-- TEXT SHOWN start --
Intel Tick-Tock dead, Now Process-Architecture-Optimization.

It's also a reflection of Moore's Law. That 2 year cycle process update cycle has been going for decades.

We are now officially slipping form 2 to 3 years.
 
It's also a reflection of Moore's Law. That 2 year cycle process update cycle has been going for decades.

We are now officially slipping form 2 to 3 years.

If AMD's Zen becomes a thing worth buying, it will become the Process-Bribe-Architecture-Optimization cycle
 
Good for consumers because they get a longer bang for their buck and theoretically a longer upgrade path. Bad for mobo companies because they like to have you upgrade as often as possible to new chipsets/sockets. Let's face it. The latest and greatest is only maybe 25% better than Sandy Bridge.
 
Good for consumers because they get a longer bang for their buck and theoretically a longer upgrade path. Bad for mobo companies because they like to have you upgrade as often as possible to new chipsets/sockets. Let's face it. The latest and greatest is only maybe 25% better than Sandy Bridge.

In some applications, Skylake can be 40% faster than Sandy Bridge. Gaming is the one area where Skylake doesn't offer a whole lot outside of some benchmark score improvements over Sandy Bridge but that's because GPU limitations are far more impactful than CPU limits are. The platform offers a lot more than that in terms of value as far as I'm concerned and is the real reason to ditch Sandy Bridge for Skylake.
 
Good for consumers because they get a longer bang for their buck and theoretically a longer upgrade path. Bad for mobo companies because they like to have you upgrade as often as possible to new chipsets/sockets. Let's face it. The latest and greatest is only maybe 25% better than Sandy Bridge.

The main reason to upgrade is basically for new motherboard features like USB 3.1 and PCI-E 3.0. Not to mention DDR4. If you don't need either of those, there's almost no point. I've been running a Sandy Bridge and an Ivy Bridge system for about 5 years, and I'm still happy with those systems. I haven't needed to touch them except to use compressed air to clean them out. At the rate Intel is going, I won't need to upgrade anything unless I get a 4K monitor, and I have no intention of getting one as my desk can't accommodate a 27"+ monitor anyway.
 
That's like idiots blaming Obama for the weather.


...oh yeah, almost forgot

Thanks Obama!

Spare me the revisionist history. Intel moved mountains with Core 2 and Sandy. Now they're content playing their own sandbox. AMD isn't even allowed to play.
 
Spare me the revisionist history. Intel moved mountains with Core 2 and Sandy. Now they're content playing their own sandbox. AMD isn't even allowed to play.

So I suppose you're going to show me proof that Intel is getting left behind by Samsung/GloFo 14nm or TSMC 16nm on big chips? Oh wait, those aren't even shipping until later this year!
-- TEXT SHOWN end --
-- DATA SEGMENT start --
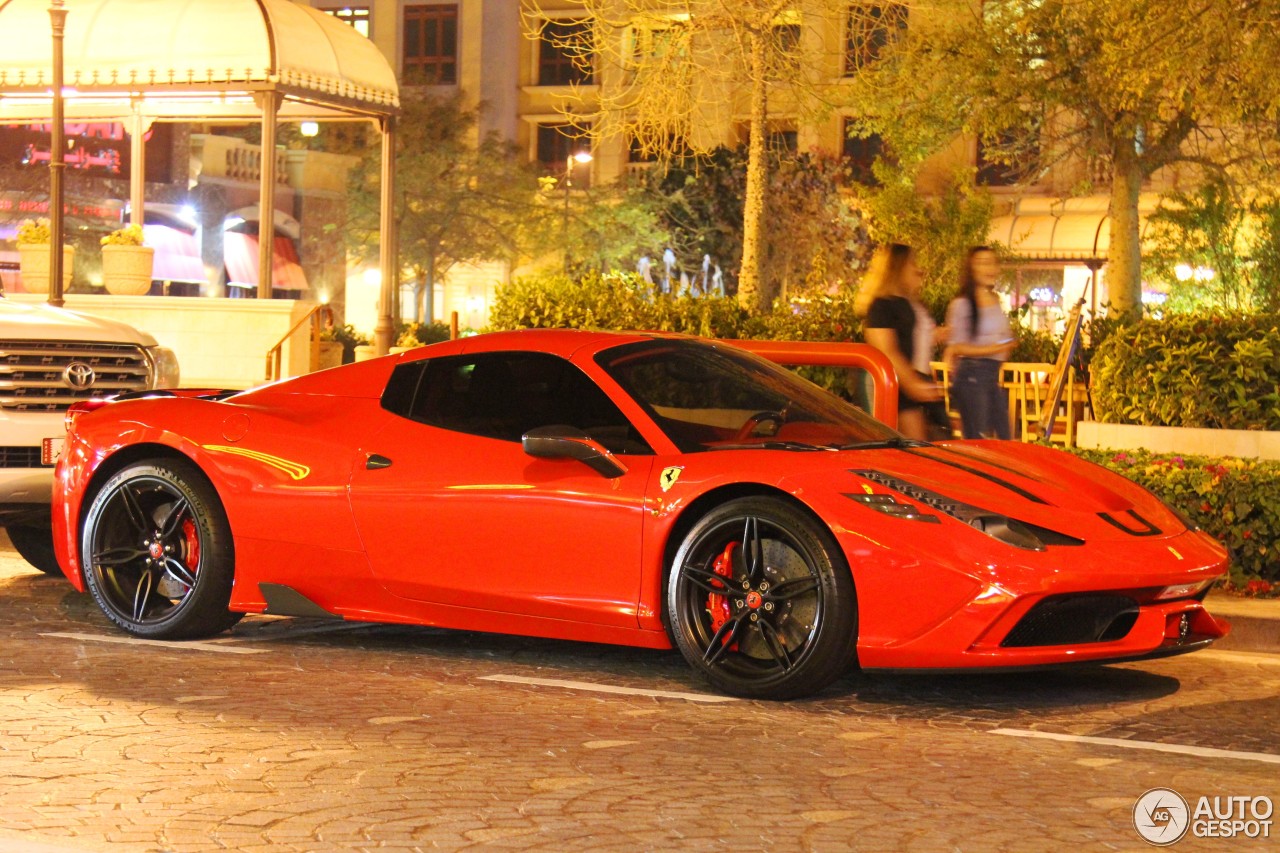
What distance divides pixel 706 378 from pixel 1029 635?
-- DATA SEGMENT end --
WORK INSTRUCTIONS
**1.** Render this sentence from the Intel discussion into Spanish: "Intel moved mountains with Core 2 and Sandy."
**2.** Carry on the forum thread about Intel's processor release cycle from its final post.
The material plays no part in what you are asked to do here.

RESULTS
**1.** Intel movió montañas con Core 2 y Sandy.

**2.**
I'd like to see you do better on performance than Skylake at 5w. Surprisingly peppy for a core that can be passive-cooled, especially compared to it's predecessor on the exact same process node :D

Review: Asus’ excellent midrange laptop gets much better with Skylake
 
Last edited:
So I suppose you're going to show me proof that Intel is getting left behind by Samsung/GloFo 14nm or TSMC 16nm on big chips? Oh wait, those aren't even shipping until later this year!

Who said Intel was behind? Try to stay on topic.
 
Who said Intel was behind? Try to stay on topic.

You were saying Intel is content to play in their own sandbox, implying they're not pushing performance forward. I posted a counterpoint. You really should address it if you want to have an argument here.

And don't give me the old "frequencies haven't grown" bitch fest - they're not growing beyond 4 GHz for anyone (if you wan to stay under 200w).

We can't avoid the laws of physics. The difference between today and ten years ago is, we actually know what those limits are :D
 
You were saying Intel is content to play in their own sandbox, implying they're not pushing performance forward. I posted a counterpoint. You really should address it if you want to have an argument here.
I read that as "Intel left everyone behind so far to the point now they have a performace/node gap big enough to not worry about others catching up while exploring their options."
 
I read that as "Intel left everyone behind so far to the point now they have a performace/node gap big enough to not worry about others catching up while exploring their options."

It's killing me that I can't find the thread (search only seems to go back a few years now), but in the original Conroe speculation thread prior to release and benchmarks, a supposed Intel insider here was crowing that Core 2 would bury AMD for good and that their intention was to never let AMD back in the race again. To have that kind of confidence you must have the resources to move mountains at will. Lo and behold, it was true. Now we won't even get tick tock. Physics. Pfft.
 
Lo and behold, it was true. Now we won't even get tick tock. Physics. Pfft.

Which is why I posted my summary comparison of Intel's 14nm process versus everyone else. You can't have a tick without a process node shrink. Why do you keep ignoring this simple fact?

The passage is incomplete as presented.